Machine Learning data comes in a wide range of formats such as videos, images, sound clips, text and sensor data. For Machine Learning purposes, regardless of the data format, all data can be considered as arrays of numbers. Images for example can be viewed as three-dimensional arrays containing RGB values for each pixel. Sensor data can be thought of as one-dimensional arrays of sensor values versus time. Our first step in analyzing data, regardless of the format, is to transform the data into arrays of numbers. This article introduces NumPy, a vital Machine Learning tool, and how it is levered to provide efficient storage and manipulation of numerical arrays.
Python built-in lists
Data types in Python are dynamically inferred, as oppose to C-based languages which require variable data types to be explicitly declared. This is one of the attractive aspects of Python, which contributes to its flexibility and ease of use. Thanks to this dynamic typing approach, Python lists can hold variables of different types.
In [1]: numbers = [1, 'two', 3]
In [2]: [type(element) for element in numbers]
Out[2]: [int, str, int]
Dynamic typing however requires that even a simple integer variable carries overhead information to support type inference during program execution. Compared to an integer in C/C++, which is simply a label pointing to an area of memory, a Python integer is a structure which carries information required to perform dynamic typing.
Carrying this additional information comes at a cost, especially when creating large arrays containing a significant number of objects. For this reason, Python’s built-in list object is not suitable for storing and manipulating large quantities of Machine Learning data.
The NumPy ndarray
The solution to the challenges described above is the NumPy ndarray object, which provides a fixed-type data buffer combined with an interface for performing efficient operations on the data. This trades the flexibility of dynamic typing for computational efficiency, making it an ideal solution for Machine Learning. There are several ways to create a NumPy array, the easiest of which is using a Python list. Note that the data type is common for the whole NumPy array, accessed via the dtype attribute.
In [3]: import numpy as np
In [4]: array = np.array([1, 2, 3, 4])
In [5]: array
Out[5]: array([1, 2, 3, 4])
In [6]: array.dtype
Out[6]: dtype('int64')
The data type of the NumPy array can be explicitly set using the dtype keyword.
In [7]: np.array([1, 2.3, 4, 9.8], dtype='float32')
Out[7]: array([1. , 2.3, 4. , 9.8], dtype=float32)
Often in Machine Learning, the required size of the array is known but the elements are unknown. NumPy provides functions which allow arrays to be initialized to predetermined dimensions with placeholder content.
In [8]: np.zeros((2, 3))
Out[8]:
array([[0., 0., 0.],
[0., 0., 0.]])
NumPy’s reshaping functions are valuable when the shape of datasets needs to be transformed, for example changing a 1D array into a 2D array.
In [9]: np.arange(9).reshape(3, 3)
Out[9]:
array([[0, 1, 2],
[3, 4, 5],
[6, 7, 8]])
In addition to dynamic typing, the other factor that slows Python down is the way operations are performed on loops.
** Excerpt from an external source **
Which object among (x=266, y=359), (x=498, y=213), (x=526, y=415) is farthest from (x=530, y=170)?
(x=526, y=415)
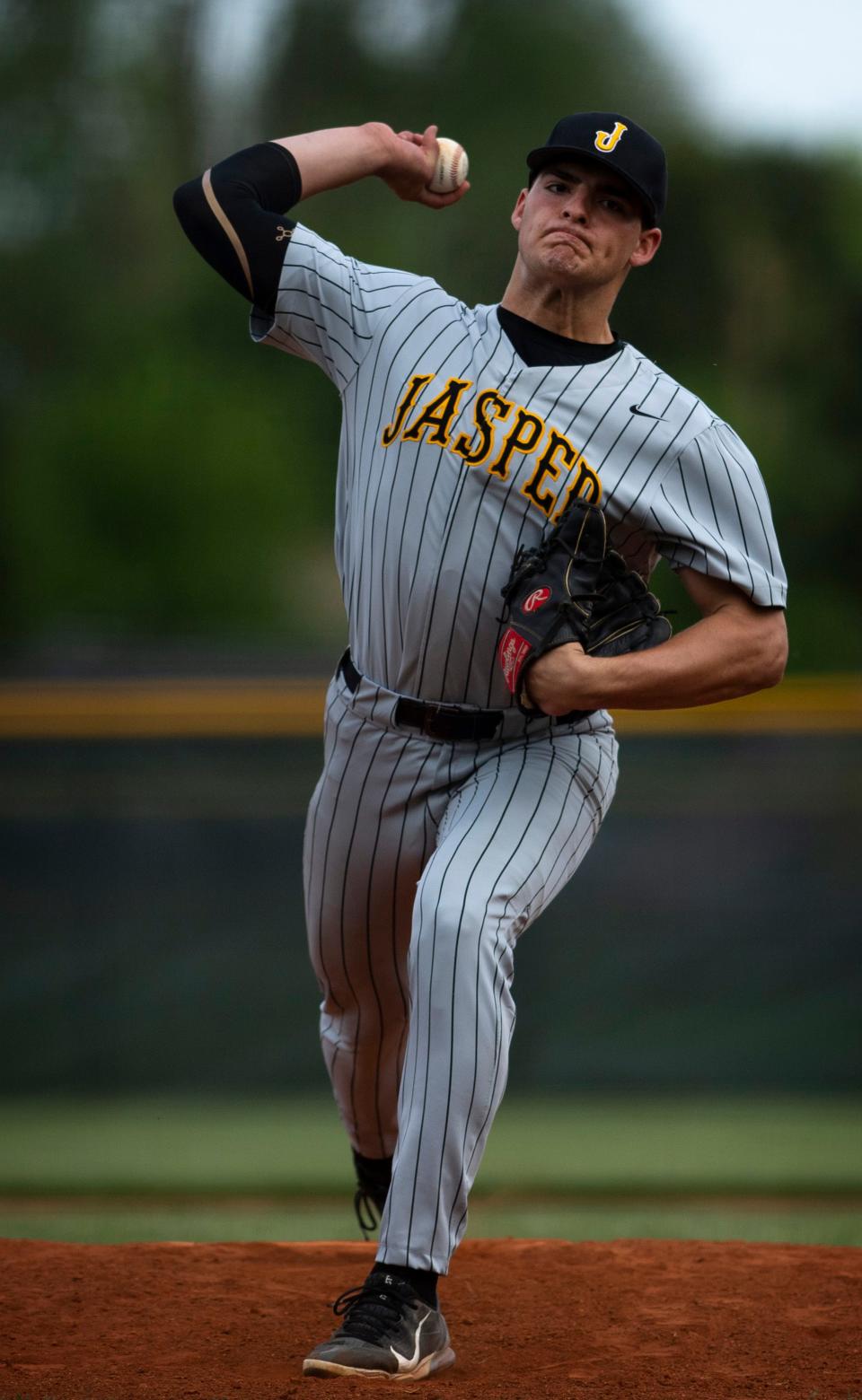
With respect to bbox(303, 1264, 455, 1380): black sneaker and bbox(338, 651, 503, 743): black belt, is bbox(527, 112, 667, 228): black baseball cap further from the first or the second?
bbox(303, 1264, 455, 1380): black sneaker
If a for-loop is used to perform a computation on each element of an array, Python inspects the element’s type then performs a dynamic lookup of the correct function to use for that type. This is unnecessary when working with arrays of uniform type. The key to achieving computational speed with NumPy’s arrays is to use vectorized operations rather than loops. NumPy’s means of achieving this is called Universal Functions, also known as UFuncs, which are statically typed, compiled routines. The idea is to put the looping into the compiled layer behind NumPy, rather than the interpreted approach taken by Python. Operations are performed on the array itself, which are then applied to each element.
In [10]: array = np.array([1, 2, 3, 4])
In [11]: np.add(array, 2)
Out[11]: array([3, 4, 5, 6])
In [12]: np.sin(array)
Out[12]: array([ 0.84147098, 0.90929743, 0.14112001, -0.7568025 ])
The final aspect of NumPy to mention is Fancy Indexing. NumPy supports the regular indexing and slicing operations which are well known to Python developers. In addition, NumPy offers a means of accessing arrays using arrays of indices rather than single scalars. This enables quick access and modification of complicated array subsets. The key with Fancy Indexing is that the shape of the result reflects the shape of the index arrays rather than the shape of the array being indexed.
In [13]: array = np.arrange(9)**2
In [14]: array
Out[14]: array([ 0, 1, 4, 9, 16, 25, 36, 49, 64])
In [15]: index = np.array([[0, 3], [8, 4]])
In [16]: array[index]
Out[16]:
array([[ 0, 9],
[64, 16]])
Conclusion
The driver behind NumPy is to provide efficient storage and manipulation of data in memory, overcoming the slowness of Python’s built-in containers caused by dynamic typing and looping. This article has touched on the key aspects of NumPy’s interface and it’s applicability in Machine Learning.